Can cookies be set from 4xx responses?

Question

I just tried setting (actually, deleting - via max age set to 0) a session cookie, when I detect a specific client error. The HTTP response I am using is from the 4xx category (e.g. 401, 406, etc).

The cookie deletion works fine with this kind of response generated on the server side:

            Response resp = Response.status(Response.Status.OK).header(
                "Set-Cookie",
                cookieName+"="+sessionId+"; "+
                "Version=1; Max-Age=0; Path=" + cookiePath + "; " +
                "Expires=Thu, 01 Jan 1970 00:00:00 GMT").entity("").build();

...but fails with this:

            Response resp = Response.status(Response.Status.UNAUTHORIZED).header(
                "Set-Cookie",
                cookieName+"="+sessionId+"; "+
                "Version=1; Max-Age=0; Path=" + cookiePath + "; " +
                "Expires=Thu, 01 Jan 1970 00:00:00 GMT").entity("").build();

(Only difference: 200 => 406).

Is it true that cookies can't be set with 4xx responses?

Answer 1

RFC 6265 states that those cookies MUST be accepted:

Origin servers MAY send a Set-Cookie response header with any response.
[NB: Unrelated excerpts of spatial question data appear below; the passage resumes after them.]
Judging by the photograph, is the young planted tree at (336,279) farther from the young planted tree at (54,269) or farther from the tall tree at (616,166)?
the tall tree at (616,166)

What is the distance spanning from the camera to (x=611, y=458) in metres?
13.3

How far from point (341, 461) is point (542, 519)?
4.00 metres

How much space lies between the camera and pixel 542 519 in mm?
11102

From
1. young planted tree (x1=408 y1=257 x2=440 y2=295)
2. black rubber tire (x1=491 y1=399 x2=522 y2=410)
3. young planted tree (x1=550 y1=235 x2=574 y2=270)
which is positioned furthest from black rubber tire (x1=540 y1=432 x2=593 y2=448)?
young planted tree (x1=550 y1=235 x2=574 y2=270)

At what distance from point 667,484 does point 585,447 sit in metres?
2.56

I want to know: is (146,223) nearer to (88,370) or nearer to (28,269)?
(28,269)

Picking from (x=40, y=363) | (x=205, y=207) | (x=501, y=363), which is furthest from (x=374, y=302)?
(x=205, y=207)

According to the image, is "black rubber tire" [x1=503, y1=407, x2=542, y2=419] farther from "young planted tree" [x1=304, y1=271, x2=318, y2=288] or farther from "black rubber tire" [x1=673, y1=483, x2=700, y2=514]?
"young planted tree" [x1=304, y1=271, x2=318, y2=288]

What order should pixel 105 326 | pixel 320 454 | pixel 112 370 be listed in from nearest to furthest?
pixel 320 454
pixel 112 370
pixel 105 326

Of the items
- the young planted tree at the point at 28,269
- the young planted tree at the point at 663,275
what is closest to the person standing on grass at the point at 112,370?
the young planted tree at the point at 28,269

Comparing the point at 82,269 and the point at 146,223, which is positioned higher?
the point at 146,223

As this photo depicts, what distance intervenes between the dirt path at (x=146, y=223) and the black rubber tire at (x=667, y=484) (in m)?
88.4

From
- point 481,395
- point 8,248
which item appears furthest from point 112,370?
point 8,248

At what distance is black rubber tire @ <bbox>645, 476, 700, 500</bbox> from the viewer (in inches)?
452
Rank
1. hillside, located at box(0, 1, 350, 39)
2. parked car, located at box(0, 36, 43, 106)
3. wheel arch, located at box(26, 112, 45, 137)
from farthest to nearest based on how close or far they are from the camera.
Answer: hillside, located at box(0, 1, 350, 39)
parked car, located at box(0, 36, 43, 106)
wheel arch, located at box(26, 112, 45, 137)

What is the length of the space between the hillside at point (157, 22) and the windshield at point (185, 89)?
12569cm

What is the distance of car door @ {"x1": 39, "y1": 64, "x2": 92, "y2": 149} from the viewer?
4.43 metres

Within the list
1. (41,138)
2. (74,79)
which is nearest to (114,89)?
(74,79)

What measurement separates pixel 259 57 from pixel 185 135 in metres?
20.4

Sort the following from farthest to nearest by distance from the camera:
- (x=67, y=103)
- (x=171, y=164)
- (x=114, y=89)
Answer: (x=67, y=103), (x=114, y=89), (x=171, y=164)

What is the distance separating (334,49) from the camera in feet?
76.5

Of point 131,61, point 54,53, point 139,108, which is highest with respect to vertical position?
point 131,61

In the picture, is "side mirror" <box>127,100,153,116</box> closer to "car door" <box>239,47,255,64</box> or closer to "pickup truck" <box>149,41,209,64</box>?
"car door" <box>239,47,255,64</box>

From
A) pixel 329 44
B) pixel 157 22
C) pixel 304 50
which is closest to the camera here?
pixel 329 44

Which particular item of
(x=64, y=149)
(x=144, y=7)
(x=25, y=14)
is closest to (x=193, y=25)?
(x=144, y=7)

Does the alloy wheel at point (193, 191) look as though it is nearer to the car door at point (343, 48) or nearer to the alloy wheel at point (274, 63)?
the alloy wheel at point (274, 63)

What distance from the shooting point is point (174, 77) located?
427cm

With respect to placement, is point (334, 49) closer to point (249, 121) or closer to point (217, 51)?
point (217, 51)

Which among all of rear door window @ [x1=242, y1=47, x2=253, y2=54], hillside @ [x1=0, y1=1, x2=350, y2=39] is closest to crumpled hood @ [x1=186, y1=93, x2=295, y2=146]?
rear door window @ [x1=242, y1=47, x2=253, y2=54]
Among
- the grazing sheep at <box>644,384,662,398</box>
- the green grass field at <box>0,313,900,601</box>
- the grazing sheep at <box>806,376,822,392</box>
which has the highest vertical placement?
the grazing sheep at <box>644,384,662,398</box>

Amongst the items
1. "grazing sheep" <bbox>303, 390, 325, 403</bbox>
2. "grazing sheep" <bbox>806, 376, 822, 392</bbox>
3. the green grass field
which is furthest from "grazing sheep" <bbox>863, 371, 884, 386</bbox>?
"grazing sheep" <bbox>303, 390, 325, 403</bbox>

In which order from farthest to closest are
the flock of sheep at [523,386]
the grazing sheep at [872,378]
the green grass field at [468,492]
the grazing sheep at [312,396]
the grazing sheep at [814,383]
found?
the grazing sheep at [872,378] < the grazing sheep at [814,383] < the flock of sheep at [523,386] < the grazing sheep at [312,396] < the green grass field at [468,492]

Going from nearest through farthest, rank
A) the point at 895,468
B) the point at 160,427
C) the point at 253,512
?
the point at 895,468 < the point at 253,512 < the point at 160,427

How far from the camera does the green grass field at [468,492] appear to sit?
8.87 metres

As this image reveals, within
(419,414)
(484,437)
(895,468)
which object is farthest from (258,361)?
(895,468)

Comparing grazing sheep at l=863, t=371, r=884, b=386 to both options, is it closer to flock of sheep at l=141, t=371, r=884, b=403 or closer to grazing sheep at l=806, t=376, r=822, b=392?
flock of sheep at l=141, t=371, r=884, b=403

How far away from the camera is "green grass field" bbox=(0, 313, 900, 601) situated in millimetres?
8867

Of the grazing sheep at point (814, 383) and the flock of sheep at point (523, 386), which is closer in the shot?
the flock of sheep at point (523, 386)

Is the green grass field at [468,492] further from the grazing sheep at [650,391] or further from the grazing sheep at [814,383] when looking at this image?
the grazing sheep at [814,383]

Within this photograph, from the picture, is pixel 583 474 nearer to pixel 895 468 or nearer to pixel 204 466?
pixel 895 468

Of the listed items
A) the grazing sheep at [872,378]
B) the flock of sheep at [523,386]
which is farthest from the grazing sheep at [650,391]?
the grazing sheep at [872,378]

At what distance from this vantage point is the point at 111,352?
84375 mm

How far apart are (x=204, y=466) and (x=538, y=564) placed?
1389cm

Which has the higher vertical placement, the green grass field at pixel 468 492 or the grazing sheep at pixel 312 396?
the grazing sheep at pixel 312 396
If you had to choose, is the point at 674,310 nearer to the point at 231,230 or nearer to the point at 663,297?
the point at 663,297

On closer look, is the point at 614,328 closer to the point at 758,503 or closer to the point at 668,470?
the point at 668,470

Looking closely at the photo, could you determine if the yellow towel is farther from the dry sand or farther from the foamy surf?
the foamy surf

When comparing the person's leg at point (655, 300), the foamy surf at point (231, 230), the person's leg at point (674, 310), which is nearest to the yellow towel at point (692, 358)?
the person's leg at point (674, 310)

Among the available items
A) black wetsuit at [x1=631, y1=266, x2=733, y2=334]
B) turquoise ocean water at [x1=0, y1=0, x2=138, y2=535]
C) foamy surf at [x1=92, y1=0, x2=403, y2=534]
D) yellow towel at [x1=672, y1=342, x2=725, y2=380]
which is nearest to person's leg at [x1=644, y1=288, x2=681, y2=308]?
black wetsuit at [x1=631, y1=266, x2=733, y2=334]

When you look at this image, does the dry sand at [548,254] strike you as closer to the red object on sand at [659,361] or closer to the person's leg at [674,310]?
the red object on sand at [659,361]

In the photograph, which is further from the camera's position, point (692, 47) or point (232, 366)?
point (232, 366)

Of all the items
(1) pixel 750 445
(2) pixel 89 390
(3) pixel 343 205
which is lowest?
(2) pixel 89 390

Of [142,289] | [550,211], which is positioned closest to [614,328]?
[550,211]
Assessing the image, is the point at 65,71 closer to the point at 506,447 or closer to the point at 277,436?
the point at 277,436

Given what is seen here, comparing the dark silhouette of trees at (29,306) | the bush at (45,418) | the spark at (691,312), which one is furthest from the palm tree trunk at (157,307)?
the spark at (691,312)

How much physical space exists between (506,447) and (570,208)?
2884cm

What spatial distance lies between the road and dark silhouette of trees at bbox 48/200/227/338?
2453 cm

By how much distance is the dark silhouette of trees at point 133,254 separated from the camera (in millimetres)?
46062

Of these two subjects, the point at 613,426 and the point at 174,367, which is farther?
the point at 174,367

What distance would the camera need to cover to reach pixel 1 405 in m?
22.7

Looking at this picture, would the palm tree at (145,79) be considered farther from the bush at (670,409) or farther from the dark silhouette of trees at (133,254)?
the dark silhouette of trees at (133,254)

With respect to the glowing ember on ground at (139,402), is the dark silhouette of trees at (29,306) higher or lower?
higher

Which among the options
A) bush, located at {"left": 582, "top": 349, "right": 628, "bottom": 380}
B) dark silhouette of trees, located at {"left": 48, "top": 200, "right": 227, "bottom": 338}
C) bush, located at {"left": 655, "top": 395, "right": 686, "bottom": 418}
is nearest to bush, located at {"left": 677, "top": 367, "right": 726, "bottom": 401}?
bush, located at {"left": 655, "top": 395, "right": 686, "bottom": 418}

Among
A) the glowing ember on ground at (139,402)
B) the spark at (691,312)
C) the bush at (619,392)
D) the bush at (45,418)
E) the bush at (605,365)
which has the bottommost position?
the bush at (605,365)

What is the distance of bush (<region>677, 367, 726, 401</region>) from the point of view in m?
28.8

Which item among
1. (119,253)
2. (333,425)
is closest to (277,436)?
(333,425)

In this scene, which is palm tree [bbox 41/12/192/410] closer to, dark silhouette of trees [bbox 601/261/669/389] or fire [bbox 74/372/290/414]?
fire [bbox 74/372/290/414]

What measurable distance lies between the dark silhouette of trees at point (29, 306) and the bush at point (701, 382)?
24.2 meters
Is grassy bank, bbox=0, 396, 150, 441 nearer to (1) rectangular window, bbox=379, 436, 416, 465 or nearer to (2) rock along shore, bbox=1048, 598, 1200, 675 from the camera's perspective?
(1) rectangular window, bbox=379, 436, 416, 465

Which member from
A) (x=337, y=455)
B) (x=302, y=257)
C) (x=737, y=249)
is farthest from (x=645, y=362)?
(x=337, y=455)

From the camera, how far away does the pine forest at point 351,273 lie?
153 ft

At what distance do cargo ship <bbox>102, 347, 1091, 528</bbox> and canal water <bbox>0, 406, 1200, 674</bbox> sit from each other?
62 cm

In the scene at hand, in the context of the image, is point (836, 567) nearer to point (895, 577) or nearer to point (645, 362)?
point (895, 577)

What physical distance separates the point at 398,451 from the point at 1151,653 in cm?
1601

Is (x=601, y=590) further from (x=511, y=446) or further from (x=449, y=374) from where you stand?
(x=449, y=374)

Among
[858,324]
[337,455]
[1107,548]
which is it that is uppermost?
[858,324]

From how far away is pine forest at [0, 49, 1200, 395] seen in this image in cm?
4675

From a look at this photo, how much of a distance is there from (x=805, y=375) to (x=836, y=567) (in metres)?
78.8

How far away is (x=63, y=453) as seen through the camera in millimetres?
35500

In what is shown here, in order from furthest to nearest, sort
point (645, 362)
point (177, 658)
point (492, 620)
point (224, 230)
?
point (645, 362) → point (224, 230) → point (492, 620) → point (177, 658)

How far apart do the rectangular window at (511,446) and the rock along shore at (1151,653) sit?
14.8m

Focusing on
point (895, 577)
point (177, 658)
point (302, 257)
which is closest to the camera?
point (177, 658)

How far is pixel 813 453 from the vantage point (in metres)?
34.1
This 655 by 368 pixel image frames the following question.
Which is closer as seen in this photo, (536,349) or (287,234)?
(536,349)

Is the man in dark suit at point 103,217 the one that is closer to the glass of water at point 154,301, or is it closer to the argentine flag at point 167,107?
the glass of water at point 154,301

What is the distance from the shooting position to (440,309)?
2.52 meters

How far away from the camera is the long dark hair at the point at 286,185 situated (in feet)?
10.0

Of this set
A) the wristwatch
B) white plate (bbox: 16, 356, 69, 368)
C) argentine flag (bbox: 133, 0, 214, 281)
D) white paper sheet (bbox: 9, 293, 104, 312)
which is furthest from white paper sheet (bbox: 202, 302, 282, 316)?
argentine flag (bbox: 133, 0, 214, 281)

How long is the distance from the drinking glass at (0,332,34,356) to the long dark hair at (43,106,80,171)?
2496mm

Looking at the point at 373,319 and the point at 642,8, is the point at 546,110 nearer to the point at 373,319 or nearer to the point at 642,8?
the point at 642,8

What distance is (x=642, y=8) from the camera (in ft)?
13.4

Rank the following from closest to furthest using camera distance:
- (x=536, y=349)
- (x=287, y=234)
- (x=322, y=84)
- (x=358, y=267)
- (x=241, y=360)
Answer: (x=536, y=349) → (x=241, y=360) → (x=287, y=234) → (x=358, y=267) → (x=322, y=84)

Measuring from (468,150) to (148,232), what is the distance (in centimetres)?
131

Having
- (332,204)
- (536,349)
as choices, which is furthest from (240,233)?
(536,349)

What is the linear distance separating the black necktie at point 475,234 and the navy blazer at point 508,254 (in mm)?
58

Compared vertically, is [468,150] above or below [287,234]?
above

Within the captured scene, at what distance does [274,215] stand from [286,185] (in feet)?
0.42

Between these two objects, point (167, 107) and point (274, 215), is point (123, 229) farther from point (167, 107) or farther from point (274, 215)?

User agents MAY ignore Set-Cookie headers contained in responses with 100-level status codes but MUST process Set-Cookie headers contained in other responses (including responses with 400- and 500-level status codes). An origin server can include multiple Set-Cookie header fields in a single response. The presence of a Cookie or a Set-Cookie header field does not preclude HTTP caches from storing and reusing a response.